**Required work**
Return the lines of the items below exactly as they appear, starting with the line that contains "Among the things in" and continuing through the end of the items.

Saved entries
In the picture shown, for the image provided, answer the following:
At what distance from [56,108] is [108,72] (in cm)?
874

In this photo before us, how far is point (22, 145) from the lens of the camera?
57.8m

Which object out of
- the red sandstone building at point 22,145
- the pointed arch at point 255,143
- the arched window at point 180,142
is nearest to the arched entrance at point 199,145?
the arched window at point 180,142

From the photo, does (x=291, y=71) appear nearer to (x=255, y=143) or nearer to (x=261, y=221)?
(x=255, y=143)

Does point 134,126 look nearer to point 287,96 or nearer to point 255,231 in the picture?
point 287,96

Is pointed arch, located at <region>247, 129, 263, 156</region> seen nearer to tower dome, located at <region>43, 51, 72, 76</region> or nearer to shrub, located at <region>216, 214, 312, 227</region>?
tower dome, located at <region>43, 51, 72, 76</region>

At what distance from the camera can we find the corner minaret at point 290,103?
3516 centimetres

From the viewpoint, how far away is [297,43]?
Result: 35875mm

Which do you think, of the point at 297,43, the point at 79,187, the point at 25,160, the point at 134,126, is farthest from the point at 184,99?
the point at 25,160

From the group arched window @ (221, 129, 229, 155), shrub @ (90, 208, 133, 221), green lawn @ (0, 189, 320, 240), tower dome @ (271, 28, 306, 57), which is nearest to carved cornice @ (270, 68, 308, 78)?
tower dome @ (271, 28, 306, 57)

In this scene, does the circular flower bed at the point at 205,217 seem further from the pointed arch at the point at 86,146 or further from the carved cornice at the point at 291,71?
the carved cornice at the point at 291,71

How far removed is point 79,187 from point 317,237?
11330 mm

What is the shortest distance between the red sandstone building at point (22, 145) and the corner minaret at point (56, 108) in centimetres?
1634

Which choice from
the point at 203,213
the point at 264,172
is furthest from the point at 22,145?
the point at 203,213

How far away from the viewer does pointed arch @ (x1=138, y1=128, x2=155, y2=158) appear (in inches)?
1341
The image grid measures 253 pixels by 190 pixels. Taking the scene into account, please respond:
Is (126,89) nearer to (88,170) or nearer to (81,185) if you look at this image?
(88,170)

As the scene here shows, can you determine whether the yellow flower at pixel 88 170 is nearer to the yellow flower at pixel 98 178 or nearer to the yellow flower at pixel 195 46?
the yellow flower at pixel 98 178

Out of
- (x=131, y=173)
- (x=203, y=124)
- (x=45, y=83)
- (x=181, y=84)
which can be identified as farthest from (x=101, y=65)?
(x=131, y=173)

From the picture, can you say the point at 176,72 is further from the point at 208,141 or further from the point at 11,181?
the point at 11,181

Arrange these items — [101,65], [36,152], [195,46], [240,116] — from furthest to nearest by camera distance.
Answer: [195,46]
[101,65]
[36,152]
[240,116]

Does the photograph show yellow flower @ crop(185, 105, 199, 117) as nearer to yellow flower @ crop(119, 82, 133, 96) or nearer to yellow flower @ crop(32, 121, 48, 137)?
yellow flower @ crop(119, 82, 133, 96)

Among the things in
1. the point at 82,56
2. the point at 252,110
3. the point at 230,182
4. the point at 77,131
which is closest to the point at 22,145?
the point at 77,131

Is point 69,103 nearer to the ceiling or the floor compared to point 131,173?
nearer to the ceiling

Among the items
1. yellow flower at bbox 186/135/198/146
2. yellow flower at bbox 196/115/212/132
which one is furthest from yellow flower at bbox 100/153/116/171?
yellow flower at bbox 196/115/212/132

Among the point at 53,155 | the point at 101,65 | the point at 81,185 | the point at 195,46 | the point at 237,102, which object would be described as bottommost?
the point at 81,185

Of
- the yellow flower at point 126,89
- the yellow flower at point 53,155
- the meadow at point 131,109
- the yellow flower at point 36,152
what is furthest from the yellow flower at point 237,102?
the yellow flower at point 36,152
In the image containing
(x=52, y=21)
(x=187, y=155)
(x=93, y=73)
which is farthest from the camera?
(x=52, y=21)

**Response to the exercise**
Among the things in
1. the point at 82,56
2. the point at 252,110
3. the point at 230,182
4. the point at 77,131
which is closest to the point at 22,145?
the point at 77,131

Is point 69,103 nearer to the ceiling or the floor compared to point 131,173?
nearer to the ceiling

Among the items
1. yellow flower at bbox 186/135/198/146
2. yellow flower at bbox 196/115/212/132
which one is furthest from yellow flower at bbox 100/153/116/171?
yellow flower at bbox 196/115/212/132

Among the point at 53,155 | the point at 101,65 | the point at 81,185 | the point at 195,46 | the point at 237,102, which object would be described as bottommost?
the point at 81,185

Of
- the yellow flower at point 126,89
- the yellow flower at point 53,155
- the meadow at point 131,109
- the yellow flower at point 36,152
what is furthest from the yellow flower at point 237,102?
the yellow flower at point 36,152
In the image containing
(x=52, y=21)
(x=187, y=155)
(x=93, y=73)
which is farthest from the camera?
(x=52, y=21)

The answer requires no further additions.